The Infrastructure Can't Keep Up With the Agents: Our Enterprise Deployment Forecast Holds at 77%
textak holds its enterprise agent deployment forecast at 77%, and this week's news does more to confirm that thesis than almost any single data point we've seen. GitHub's availability collapsing to 88.4% under AI agent load — forcing Microsoft to route traffic through AWS — isn't a story about infrastructure failure. It's a story about what production-scale agent deployment actually looks like when it arrives. The agents are already there. The platforms are scrambling to catch up.

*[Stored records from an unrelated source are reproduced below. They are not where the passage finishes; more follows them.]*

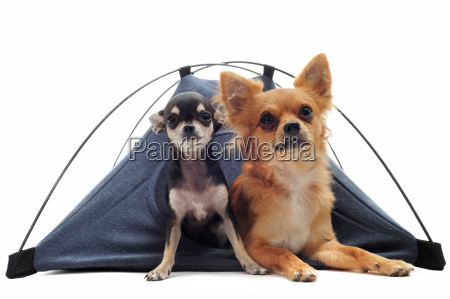 puppy and adult chihuahuas in tent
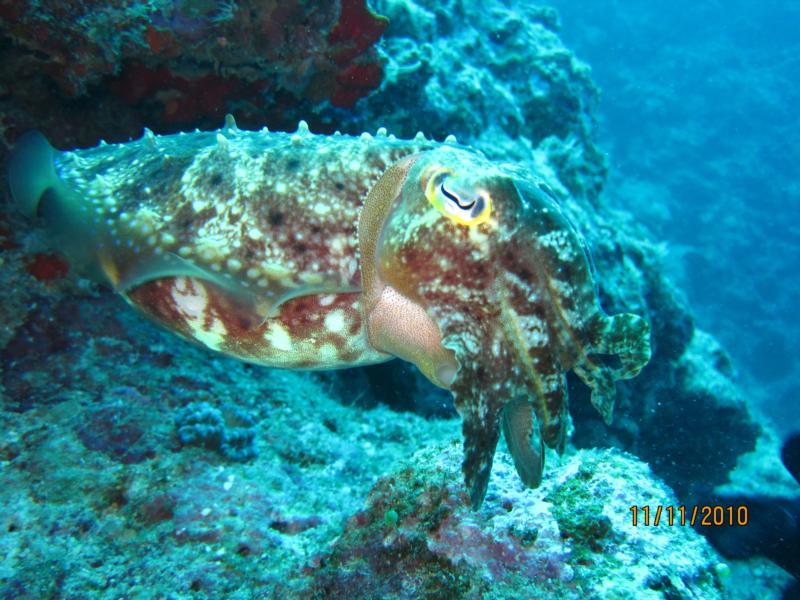 Cuttlefish at Horse Shoe Beach
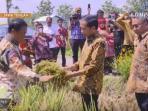 pemerintah-berkomitmen-tidak-impor-jagung_20161030_140528.jpg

Let's be precise about what the GitHub crisis actually proves and what it doesn't. Claude Code alone is generating 2.6 million commits weekly. Total GitHub commits have grown 14-fold year-over-year. Microsoft is routing production traffic to a competitor's cloud infrastructure to stay online. This is direct evidence — not circumstantial, not proximate — of autonomous coding agents deployed at genuine enterprise scale. When an agent's output volume breaks a platform that hosts the world's software development, that agent is in production. That's the resolution criterion we care about.
Our 77% reflects this kind of production signal heavily, offset by the reality that wide deployment in software development doesn't automatically generalize to regulated workflows like finance and healthcare where hallucination tolerance is near zero. The Google Antigravity CLI migration is relevant here too: Google deprecating Gemini CLI in favor of an agentic-native toolchain signals that the major cloud providers are treating agents as the primary workflow paradigm, not an experimental add-on. That's an infrastructure bet, and infrastructure bets at Google's scale don't get reversed quickly.

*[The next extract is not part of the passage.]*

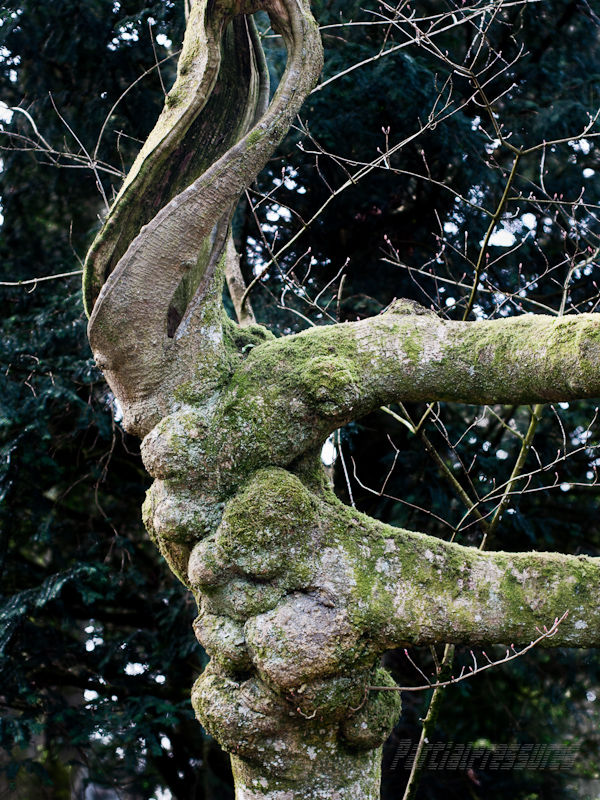 Curiously twisted tree trunk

Honestly, the part of this thesis that keeps us up at night is the gap between 'agents in software development' and 'agents widely deployed across enterprise workflows broadly.' The 14-fold commit increase is dramatic, but software development is the single most agent-receptive domain in the enterprise — the code is the audit trail, the tests are the oversight mechanism, and the iteration loop is fast enough to catch errors cheaply. The forecast as written says 'enterprise workflows,' which is broader. If wide deployment stays concentrated in dev tooling and doesn't meaningfully penetrate finance, HR, legal, or operations workflows, we may be right about the number but wrong about the scope.

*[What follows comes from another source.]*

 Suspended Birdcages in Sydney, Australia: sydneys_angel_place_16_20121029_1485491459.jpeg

What would move us above 85%: clear evidence of multi-domain agent deployment with measurable ROI in at least two verticals beyond software development — specifically, a major bank or insurer publicly citing agent-driven headcount reduction in operations roles. What would drop us below 65%: a major enterprise agent deployment failure — data breach, material financial error, regulatory sanction — that triggers enterprise-wide moratoriums. The infrastructure strain story is real and confirmed. The generalization story is still being written.